An investment advisor who’s been active in youth sports and community activities in East Cobb is being accused of running an extensive Ponzi scheme by the U.S. Securities and Exchange Commission.
According to an SEC complaint filed on Aug. 20, John J. Woods and others are accused of raising more than $110 million from more than 400 investors in 20 states over the last decade by selling investments in several investment funds, but that turned out to be fraudulent.
Woods is a former chairman of the Walton Touchdown Club and was a member of the original East Cobb Cityhood committee in 2019. He is is not listed among the current group of committee members leading a revived cityhood effort for the 2022 Georgia legislative session.

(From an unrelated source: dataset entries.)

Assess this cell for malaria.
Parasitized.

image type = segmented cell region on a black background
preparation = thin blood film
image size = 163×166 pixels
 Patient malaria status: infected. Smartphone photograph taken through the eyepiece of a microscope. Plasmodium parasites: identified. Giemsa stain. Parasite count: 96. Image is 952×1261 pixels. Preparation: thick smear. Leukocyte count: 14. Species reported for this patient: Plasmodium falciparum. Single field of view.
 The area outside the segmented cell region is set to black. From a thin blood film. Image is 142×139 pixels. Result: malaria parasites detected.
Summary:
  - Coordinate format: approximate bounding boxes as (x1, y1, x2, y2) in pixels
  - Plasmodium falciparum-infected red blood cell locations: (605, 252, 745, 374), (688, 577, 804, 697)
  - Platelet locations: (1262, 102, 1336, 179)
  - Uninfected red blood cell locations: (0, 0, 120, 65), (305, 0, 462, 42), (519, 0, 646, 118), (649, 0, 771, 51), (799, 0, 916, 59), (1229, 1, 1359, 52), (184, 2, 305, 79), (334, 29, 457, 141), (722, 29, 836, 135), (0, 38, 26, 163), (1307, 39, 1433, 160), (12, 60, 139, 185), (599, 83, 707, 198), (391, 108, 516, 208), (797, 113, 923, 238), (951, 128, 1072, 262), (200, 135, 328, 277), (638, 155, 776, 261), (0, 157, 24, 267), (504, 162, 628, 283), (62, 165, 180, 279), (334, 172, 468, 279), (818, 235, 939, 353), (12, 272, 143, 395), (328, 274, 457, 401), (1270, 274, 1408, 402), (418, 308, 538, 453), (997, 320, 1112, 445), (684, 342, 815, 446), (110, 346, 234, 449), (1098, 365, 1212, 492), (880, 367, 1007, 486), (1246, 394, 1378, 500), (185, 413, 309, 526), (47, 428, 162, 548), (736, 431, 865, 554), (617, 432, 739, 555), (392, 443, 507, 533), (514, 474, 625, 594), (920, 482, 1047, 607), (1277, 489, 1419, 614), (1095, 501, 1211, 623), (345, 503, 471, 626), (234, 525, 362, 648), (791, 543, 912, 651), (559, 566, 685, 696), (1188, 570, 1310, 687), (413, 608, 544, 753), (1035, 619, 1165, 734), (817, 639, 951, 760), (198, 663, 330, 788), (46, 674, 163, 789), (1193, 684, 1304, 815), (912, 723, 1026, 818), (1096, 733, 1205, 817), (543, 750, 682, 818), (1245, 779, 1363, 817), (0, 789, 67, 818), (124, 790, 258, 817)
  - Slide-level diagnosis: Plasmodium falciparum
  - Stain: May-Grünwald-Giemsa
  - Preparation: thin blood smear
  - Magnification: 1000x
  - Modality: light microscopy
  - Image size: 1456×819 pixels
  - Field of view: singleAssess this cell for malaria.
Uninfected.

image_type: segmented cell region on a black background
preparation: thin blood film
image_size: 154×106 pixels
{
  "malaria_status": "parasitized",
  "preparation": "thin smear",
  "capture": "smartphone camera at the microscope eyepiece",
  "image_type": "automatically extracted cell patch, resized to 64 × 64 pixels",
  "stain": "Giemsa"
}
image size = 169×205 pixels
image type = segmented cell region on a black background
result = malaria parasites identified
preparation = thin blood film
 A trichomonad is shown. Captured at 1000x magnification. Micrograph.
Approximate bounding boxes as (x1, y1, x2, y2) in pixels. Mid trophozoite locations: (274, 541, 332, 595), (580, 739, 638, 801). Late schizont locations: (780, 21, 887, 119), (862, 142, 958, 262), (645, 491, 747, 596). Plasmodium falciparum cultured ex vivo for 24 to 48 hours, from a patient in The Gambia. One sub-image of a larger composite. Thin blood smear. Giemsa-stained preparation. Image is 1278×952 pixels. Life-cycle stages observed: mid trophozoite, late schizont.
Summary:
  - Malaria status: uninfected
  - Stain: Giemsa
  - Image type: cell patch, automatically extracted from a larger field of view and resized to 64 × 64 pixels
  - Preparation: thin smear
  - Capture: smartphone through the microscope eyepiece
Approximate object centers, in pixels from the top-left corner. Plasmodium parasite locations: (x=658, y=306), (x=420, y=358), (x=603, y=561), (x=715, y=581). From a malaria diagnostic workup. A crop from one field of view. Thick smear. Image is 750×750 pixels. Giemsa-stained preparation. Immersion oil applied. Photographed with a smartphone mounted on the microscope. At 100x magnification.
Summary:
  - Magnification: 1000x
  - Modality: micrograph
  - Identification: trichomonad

A native of Tennessee, Woods is the owner of the Chattanooga Lookouts minor league baseball team and also has been the head of the Friends of Chastain Park Foundation in Atlanta, according to an older Southport Company biography.
That appears to be the only mention of him, as he is no longer listed on its leadership team.
Woods and others are accused of violating provisions of the Securities Act of 1933, the Securities and Exchange Act of 1934 and the Investment Advisers Act of 1940.
In an emergency action, the SEC on Tuesday received a temporary restraining order from the U.S. District Court for Northern Georgia to freeze the assets of Woods and two entities he controls: Livingston Group Asset Management Company, d/b/a Southport Capital, and investment fund Horizon Private Equity III, LLC.
Those are investment funds SEC investigators say that investors, many of them retirees, placed their money and where they were told it would be ” safe, would be used for different investment activities, would pay a fixed rate of return, and that investors could get their principal back without penalty after a short waiting period,” according to an SEC release.
However, the release continued, “these statements were false and misleading: Horizon did not earn any significant profits from legitimate investments, and a very large percentage of purported ‘returns’ to earlier investors were simply paid out of new investor money. The complaint also alleges that Woods repeatedly lied to the SEC during regulatory examinations of Southport.”
According to the SEC complaint, Woods and his team promised investors returns of 6-7 percent interest, and that the money would be invested in government bonds, stocks and small real estate projects.
The SEC alleges that the investors were not being told that their money was being used to pay previous investors, and said Horizon “has not earned any significant profits from legitimate investments; instead a very large percentage of purported ‘returns’ to earlier investors were simply paid out of new investor money.”
The SEC concluded that the assets of Southport and Horizon are worth too little to have any realistic chance of paying back investors.
The SEC said at the end of July 2021, Horizon had liquid assets of only $16 million.
In seeking emergency relief, the SEC said Woods and Horizon through Southport’s advisors have raised more than $600,000 a month in new investments “during the most recent months for which the Commission has been able to obtain bank records. The Commission believes that additional victims are being defrauded on a daily basis.”
The SEC also accuses Woods of concealing his ownership of Southport from 2008-2018 because he was working at another investment firm.
David Chaiken, an attorney for Woods, told East Cobb News that “we were pleased with the Court’s decision not to place Southport into receivership or restrain its assets. Going forward, we are going to let the judicial process play out and limit any further comments or information to the courtroom at this time.”
The SEC said the investigation is continuing.